Many people probably look at Matz’s stat line and see an overall solid, but not overly impressive one. In 30 starts (154 innings), the left-hander went 5-11 with a 3.97 ERA, 1.25 WHIP, and 152 strikeouts. However, many forget that he got torched while trying to play through injury for three starts. In that span, he allowed 16 runs in 11 2/3 innings which allowed his ERA to raise almost a full run from 3.38 to 4.35.

After he returned from the DL on August 16, the 27-year-old did not settle in immediately as he allowed six runs (four earned) in two innings to raise his ERA all the way up to 4.60. From there, though, he was smooth sailing as he had a phenomenal month of September in which he had a 2.51 ERA and 39 strikeouts in six starts (32 1/3 innings pitched).

So, while it’s easy to sit here and say that Matz is just average to slightly above, Matz actually was pretty phenomenal for most of the year outside of a few rough starts in the middle and a rough month of April where had a 4.98 ERA.

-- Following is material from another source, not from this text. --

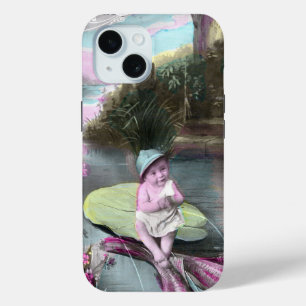 Vintage French April Fool Postcard iPhone 15 Case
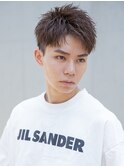 【メンズstyle】ベリーショートニュアンスパーマグレーベージュ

Lastly, I will briefly talk about Jason Vargas, who will be here for at least one more year, much to the dismay of many as he went 7-9 with a 5.77 ERA, 1.41 WHIP, and 84 strikeouts in a mere 92 innings (20 starts) of work while spending a large amount of time on the DL in the first year of a two-year, $16 million contract.

While that final stat line is pretty ugly for the 35-year-old, it doesn’t tell the whole story at all. In fact, Vargas actually had a remarkable recovery in the second half of the year.

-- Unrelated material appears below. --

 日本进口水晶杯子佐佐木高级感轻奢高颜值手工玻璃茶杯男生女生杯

After finishing off the first half with a 2-6 record and 8.60 ERA, Vargas bounced back pretty nicely going 5-3 with a 3.81 ERA after the All-Star Break.

The month of September was his best of the season, also, as he went 2-1 with a 3.27 ERA, 0.91 WHIP, and 23 strikeouts in 22 innings of work (four starts).

This comes a year after Vargas had a reversed season in Kansas City where he had 12-3 record and a 2.62 ERA before the All-Star Break followed by a 6-8 record and 6.38 ERA in the second half.

Which Vargas the Mets get will be crucial in determining whether or not the Mets have their fifth starter in-house or not, but if he can be anything close to the starter he was in the month of September this year, then the Mets will have one that is as good as any other team’s number five starter in their rotation.

Even if he’s closer to the 2018 version of himself, the Mets happen to have four starters at the top of their rotation that, when healthy, cannot truthfully be rivaled by any other team in the league. If the Mets get the necessary offensive pieces and bullpen help to secure leads and victories for them, the team could very well be playing deep into October in 2019.